Activity »
Where the word "vote" shows up in the entries below, please copy the whole line.

Data shown »

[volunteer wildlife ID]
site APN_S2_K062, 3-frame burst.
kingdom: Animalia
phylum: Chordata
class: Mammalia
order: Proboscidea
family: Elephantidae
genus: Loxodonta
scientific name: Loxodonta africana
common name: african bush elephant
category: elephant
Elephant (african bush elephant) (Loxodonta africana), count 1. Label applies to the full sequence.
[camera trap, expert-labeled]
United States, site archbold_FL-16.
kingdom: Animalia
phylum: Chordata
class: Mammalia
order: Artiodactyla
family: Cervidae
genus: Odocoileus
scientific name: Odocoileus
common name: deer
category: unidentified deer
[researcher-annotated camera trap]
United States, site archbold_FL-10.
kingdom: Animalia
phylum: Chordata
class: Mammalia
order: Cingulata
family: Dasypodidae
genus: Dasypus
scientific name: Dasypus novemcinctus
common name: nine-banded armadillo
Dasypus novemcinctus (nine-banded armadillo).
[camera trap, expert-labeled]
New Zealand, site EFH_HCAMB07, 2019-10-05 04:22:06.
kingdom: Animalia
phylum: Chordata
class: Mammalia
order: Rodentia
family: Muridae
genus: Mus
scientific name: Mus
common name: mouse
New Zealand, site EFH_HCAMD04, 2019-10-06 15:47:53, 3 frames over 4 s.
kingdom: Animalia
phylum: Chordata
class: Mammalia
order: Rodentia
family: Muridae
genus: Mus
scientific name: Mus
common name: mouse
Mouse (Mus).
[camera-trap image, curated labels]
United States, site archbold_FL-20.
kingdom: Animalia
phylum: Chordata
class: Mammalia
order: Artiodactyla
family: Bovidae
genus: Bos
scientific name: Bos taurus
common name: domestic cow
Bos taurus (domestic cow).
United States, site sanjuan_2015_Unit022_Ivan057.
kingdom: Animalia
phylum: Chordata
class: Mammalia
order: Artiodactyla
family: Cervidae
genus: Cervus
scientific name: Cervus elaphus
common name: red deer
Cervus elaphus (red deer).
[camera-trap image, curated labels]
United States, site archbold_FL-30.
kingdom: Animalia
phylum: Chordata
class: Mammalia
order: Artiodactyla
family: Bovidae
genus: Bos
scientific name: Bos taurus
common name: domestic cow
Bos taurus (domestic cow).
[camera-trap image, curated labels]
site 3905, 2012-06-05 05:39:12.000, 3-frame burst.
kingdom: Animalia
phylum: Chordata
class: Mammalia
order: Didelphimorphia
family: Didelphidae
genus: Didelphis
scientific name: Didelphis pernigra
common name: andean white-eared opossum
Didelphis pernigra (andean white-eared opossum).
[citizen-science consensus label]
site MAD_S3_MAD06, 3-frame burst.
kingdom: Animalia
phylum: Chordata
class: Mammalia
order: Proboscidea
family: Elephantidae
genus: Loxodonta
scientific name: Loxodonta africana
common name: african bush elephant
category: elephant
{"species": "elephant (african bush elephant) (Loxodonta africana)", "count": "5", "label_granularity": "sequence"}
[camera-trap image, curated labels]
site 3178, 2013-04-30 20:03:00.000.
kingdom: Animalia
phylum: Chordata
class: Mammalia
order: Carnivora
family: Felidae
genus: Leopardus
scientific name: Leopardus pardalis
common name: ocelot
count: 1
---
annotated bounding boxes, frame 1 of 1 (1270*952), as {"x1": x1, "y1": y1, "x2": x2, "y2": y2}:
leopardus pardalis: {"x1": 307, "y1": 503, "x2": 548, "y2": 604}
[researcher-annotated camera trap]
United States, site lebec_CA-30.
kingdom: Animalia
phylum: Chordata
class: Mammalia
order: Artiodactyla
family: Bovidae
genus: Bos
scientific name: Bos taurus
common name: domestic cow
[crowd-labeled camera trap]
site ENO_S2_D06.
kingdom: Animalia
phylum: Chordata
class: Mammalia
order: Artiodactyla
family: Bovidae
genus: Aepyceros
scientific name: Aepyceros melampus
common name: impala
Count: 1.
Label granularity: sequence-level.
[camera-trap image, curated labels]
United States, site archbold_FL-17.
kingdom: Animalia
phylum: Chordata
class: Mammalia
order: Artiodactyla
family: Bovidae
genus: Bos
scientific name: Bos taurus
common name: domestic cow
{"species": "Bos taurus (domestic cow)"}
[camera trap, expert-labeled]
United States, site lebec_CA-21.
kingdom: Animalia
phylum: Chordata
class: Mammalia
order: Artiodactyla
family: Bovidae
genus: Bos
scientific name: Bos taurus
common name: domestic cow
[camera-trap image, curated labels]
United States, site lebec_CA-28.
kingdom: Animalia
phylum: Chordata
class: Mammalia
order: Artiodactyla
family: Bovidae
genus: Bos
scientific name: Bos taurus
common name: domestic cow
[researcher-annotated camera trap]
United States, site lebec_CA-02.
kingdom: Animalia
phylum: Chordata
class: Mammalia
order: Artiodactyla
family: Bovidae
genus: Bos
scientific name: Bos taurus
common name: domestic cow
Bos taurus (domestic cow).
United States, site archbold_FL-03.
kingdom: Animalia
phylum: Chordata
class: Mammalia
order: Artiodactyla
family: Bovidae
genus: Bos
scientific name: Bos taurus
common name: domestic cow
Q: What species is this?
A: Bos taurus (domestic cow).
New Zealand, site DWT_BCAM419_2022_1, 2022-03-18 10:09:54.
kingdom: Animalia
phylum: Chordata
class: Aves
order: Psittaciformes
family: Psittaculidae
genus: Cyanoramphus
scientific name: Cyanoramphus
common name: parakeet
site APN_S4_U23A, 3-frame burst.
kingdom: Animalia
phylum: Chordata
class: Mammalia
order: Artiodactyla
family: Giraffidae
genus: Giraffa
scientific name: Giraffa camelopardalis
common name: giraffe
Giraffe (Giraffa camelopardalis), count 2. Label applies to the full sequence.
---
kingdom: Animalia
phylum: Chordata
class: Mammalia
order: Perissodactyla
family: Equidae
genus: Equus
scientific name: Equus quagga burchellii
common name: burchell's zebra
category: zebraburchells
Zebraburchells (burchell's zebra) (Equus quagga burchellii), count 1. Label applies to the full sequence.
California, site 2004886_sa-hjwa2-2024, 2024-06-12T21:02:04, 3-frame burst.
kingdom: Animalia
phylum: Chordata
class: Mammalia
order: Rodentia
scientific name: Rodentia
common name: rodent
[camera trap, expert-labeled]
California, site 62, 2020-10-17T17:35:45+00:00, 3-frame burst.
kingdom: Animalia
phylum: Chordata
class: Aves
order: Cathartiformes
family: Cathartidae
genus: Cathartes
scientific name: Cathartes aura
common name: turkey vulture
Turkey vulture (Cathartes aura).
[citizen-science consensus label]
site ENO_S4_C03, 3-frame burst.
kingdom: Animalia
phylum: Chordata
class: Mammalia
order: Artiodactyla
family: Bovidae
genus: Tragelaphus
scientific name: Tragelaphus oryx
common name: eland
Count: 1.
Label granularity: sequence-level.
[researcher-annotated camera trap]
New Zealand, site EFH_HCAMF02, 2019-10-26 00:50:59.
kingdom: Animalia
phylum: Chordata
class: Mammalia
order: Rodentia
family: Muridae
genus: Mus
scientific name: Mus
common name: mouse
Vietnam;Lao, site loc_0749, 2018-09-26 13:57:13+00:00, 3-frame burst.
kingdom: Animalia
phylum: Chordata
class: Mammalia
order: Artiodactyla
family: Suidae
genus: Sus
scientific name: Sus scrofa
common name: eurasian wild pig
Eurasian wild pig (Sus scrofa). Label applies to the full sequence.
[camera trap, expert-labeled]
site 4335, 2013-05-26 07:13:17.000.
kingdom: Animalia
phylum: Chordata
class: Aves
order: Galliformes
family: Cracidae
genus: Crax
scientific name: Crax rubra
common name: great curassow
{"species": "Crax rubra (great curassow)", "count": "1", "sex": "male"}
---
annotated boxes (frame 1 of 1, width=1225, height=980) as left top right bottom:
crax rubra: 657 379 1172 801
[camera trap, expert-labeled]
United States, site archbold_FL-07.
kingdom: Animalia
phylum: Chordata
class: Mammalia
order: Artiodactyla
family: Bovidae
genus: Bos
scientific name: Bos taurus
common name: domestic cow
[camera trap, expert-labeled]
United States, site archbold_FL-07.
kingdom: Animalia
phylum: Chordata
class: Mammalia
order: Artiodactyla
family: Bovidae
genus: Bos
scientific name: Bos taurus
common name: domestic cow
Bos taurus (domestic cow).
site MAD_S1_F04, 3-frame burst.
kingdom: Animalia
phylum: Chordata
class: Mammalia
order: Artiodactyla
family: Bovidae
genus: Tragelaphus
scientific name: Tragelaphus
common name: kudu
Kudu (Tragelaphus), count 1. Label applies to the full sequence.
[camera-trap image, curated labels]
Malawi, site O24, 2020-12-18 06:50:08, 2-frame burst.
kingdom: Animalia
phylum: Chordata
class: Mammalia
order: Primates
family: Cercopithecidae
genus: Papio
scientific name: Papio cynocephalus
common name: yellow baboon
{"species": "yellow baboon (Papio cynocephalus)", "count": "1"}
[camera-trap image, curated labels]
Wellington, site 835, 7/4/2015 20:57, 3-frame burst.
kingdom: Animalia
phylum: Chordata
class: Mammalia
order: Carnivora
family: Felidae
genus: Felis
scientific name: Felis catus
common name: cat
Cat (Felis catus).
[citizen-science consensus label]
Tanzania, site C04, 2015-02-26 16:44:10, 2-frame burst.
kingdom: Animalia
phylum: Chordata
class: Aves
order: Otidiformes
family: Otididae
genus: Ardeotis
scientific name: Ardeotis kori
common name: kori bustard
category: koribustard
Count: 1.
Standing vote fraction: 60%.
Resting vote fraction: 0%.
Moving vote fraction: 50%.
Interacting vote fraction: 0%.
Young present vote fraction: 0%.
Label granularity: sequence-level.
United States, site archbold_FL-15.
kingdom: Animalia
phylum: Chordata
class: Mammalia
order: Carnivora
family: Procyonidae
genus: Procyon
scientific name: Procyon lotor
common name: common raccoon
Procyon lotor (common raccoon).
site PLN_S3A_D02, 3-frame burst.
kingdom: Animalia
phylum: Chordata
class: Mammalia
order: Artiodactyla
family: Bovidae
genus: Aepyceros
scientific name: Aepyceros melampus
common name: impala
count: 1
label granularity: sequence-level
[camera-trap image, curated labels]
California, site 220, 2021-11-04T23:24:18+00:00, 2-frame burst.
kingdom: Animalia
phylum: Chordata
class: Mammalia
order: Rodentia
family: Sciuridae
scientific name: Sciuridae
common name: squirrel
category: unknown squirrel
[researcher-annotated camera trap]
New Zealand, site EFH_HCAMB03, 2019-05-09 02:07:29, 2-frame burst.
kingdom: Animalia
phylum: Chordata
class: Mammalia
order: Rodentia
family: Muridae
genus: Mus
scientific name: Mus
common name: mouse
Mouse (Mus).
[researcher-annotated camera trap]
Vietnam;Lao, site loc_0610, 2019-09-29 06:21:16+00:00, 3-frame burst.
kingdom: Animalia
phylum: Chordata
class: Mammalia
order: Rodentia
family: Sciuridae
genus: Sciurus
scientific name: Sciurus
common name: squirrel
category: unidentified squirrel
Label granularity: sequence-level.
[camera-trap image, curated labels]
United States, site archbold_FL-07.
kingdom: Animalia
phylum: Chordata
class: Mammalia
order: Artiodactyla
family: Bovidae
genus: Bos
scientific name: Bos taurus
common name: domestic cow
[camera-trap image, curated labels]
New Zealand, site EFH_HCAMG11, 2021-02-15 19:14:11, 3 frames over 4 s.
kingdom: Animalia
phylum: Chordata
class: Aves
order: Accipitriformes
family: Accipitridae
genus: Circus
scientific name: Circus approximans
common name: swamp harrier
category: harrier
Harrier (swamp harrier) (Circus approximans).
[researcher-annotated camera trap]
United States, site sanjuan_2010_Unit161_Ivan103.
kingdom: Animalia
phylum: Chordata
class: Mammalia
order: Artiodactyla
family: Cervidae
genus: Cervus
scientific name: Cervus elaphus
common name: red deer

Exercise answer »
Standing vote fraction: 60%.
Resting vote fraction: 0%.
Moving vote fraction: 50%.
Interacting vote fraction: 0%.
Young present vote fraction: 0%.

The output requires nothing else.